- Dongsheng Location in Guangdong
- Coordinates: 22°37′22″N 113°17′30″E﻿ / ﻿22.62278°N 113.29167°E
- Country: People's Republic of China
- Province: Guangdong
- Prefecture-level city: Zhongshan
- Village-level divisions: 8 residential communities 6 villages

Area
- • Total: 79.2 km^{2} (30.6 sq mi)

Population
- • Total: 128,000
- • Density: 1,620/km^{2} (4,190/sq mi)
- Time zone: UTC+8 (China Standard)
- Postal code: 528414
- Area code: 0760
- Website: dongsheng.gov.cn

= Dongsheng, Guangdong =

Dongsheng (东升 (東升, Dōngshēng, dung^{1}sing^{1}, east ascends)) is a town in north-central Zhongshan, Guangdong province, People's Republic of China. It has a total population of 128,000, including a resident population of 67,000 and migrant population of 60,000, residing in an area of 79.2 km2. As of 2011, it has 8 residential communities (社区) and 6 villages under its administration.

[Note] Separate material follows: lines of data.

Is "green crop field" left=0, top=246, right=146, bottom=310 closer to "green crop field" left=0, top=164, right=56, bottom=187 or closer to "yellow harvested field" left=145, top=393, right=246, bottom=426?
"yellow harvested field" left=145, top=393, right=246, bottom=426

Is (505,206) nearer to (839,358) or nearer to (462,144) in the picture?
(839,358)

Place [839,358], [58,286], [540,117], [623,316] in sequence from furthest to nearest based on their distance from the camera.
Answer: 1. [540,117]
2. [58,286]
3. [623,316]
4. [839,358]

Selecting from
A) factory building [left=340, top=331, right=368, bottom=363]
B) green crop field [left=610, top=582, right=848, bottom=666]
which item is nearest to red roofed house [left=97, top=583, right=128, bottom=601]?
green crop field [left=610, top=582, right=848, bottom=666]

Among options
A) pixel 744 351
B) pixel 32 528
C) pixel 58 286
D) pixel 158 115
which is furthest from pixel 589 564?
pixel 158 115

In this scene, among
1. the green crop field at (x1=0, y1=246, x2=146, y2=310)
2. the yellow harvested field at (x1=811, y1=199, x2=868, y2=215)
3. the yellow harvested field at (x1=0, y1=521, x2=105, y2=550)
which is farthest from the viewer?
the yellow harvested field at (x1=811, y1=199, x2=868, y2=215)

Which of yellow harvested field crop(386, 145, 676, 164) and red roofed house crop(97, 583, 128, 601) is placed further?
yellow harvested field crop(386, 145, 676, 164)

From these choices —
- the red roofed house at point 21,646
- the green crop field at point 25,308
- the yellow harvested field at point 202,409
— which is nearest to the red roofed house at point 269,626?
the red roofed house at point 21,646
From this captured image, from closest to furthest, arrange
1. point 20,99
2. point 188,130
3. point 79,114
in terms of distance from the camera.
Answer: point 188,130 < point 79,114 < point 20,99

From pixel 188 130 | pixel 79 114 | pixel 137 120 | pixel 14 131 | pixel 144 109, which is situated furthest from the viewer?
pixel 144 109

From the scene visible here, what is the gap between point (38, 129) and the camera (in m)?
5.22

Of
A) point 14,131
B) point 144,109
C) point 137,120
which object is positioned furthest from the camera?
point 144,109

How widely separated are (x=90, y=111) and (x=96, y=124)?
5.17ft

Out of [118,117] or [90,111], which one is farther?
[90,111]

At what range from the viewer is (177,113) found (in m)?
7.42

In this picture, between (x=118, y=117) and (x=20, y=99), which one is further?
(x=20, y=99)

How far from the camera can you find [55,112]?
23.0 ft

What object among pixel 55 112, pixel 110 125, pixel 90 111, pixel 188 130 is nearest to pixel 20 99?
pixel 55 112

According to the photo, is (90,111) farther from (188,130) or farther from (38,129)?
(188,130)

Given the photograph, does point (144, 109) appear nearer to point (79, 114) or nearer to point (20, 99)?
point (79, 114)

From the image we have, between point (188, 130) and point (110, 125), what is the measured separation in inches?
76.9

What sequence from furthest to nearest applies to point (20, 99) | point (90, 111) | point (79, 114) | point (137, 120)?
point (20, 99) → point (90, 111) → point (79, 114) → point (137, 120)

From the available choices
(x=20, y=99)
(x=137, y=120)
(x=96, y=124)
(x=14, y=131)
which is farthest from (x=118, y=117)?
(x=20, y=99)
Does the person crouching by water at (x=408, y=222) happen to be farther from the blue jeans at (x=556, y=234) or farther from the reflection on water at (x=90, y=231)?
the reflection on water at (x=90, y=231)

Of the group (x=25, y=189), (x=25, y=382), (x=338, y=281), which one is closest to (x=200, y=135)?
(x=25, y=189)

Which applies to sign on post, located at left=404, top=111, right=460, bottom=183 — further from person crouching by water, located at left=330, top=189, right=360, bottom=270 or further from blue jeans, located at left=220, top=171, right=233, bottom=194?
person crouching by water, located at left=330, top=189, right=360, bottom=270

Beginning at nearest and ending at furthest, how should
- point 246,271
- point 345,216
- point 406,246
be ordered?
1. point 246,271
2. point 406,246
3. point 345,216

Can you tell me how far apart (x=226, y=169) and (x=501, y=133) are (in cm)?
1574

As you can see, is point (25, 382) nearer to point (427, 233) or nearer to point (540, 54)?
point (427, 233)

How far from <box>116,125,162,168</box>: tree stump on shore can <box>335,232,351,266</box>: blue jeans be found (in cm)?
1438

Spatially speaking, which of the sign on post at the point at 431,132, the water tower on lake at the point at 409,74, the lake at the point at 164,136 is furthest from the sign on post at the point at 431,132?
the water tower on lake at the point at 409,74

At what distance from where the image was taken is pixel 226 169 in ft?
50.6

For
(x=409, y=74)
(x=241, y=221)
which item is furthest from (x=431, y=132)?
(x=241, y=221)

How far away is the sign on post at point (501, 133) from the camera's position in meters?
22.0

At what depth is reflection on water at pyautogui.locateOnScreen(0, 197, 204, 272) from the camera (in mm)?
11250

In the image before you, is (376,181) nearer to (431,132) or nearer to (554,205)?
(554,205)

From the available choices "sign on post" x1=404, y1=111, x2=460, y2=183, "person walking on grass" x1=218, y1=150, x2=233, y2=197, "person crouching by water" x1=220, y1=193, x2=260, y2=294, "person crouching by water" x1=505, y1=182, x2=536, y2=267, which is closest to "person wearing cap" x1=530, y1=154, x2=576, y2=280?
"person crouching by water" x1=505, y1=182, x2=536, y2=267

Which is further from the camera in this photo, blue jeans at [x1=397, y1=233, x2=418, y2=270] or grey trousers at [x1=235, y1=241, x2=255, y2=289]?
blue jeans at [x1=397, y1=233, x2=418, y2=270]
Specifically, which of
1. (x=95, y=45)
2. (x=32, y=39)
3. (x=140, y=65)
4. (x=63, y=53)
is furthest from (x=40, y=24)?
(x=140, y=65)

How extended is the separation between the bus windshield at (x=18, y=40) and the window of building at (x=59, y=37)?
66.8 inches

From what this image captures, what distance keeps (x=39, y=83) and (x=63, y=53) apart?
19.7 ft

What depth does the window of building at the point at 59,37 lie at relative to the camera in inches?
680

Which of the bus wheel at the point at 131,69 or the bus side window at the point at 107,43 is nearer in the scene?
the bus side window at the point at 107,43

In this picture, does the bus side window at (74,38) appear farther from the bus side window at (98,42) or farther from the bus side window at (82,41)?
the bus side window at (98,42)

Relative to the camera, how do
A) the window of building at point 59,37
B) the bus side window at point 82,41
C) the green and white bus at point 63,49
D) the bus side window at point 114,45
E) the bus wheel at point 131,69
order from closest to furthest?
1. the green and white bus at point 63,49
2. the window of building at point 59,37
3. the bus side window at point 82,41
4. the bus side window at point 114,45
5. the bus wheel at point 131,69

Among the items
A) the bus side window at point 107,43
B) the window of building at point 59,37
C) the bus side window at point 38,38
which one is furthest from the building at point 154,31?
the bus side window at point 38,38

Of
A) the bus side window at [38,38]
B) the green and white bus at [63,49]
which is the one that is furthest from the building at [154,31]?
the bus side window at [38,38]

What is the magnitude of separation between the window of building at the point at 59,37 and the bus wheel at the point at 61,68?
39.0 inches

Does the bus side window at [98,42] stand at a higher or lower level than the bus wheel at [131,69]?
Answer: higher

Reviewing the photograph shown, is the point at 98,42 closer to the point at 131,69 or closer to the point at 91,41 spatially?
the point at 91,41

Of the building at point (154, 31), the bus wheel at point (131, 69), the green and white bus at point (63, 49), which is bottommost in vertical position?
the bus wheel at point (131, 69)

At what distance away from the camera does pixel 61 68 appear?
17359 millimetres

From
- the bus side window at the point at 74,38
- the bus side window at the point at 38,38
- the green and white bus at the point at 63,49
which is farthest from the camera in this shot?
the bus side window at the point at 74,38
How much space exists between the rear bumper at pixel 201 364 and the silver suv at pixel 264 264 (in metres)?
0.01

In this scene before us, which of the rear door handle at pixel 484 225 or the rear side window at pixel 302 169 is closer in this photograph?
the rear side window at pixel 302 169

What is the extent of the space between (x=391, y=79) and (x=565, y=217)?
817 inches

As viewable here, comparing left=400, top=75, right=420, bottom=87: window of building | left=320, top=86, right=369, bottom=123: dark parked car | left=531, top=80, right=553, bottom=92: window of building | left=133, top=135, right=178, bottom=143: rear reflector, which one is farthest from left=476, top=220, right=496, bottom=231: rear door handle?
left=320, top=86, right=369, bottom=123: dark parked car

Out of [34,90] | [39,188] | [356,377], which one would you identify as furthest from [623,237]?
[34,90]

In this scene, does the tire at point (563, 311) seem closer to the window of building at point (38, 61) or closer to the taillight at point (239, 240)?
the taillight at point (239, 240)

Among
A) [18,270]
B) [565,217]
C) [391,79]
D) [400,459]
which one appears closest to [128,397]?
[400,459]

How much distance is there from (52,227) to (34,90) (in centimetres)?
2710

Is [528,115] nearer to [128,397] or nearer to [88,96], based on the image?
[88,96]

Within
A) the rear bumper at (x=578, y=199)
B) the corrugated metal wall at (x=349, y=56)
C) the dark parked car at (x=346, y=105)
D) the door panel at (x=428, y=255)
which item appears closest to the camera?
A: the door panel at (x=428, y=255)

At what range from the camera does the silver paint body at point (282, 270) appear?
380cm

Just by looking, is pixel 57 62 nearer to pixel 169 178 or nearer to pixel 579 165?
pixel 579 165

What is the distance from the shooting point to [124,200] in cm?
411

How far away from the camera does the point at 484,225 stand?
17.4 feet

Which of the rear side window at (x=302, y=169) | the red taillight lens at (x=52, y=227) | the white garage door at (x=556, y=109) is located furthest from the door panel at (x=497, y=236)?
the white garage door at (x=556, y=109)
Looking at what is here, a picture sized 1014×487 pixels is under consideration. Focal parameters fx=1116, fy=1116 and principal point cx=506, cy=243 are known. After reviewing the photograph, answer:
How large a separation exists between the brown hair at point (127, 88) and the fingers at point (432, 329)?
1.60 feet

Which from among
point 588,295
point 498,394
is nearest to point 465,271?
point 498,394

On 19 July 2021, with the approval of the People's Government of Guangdong Province, Xiaolan Town and Dongsheng Town were abolished, and a new Xiaolan Town was established. Dongsheng is now part of Xiaolan Town.

== Transportation ==
Dongsheng railway station is a station on the Guangzhou–Zhuhai intercity railway serving the town. Due to persistently low passenger patronage, very few trains called at Dongsheng railway station. On 10 April 2021, Dongsheng railway station ceased operations.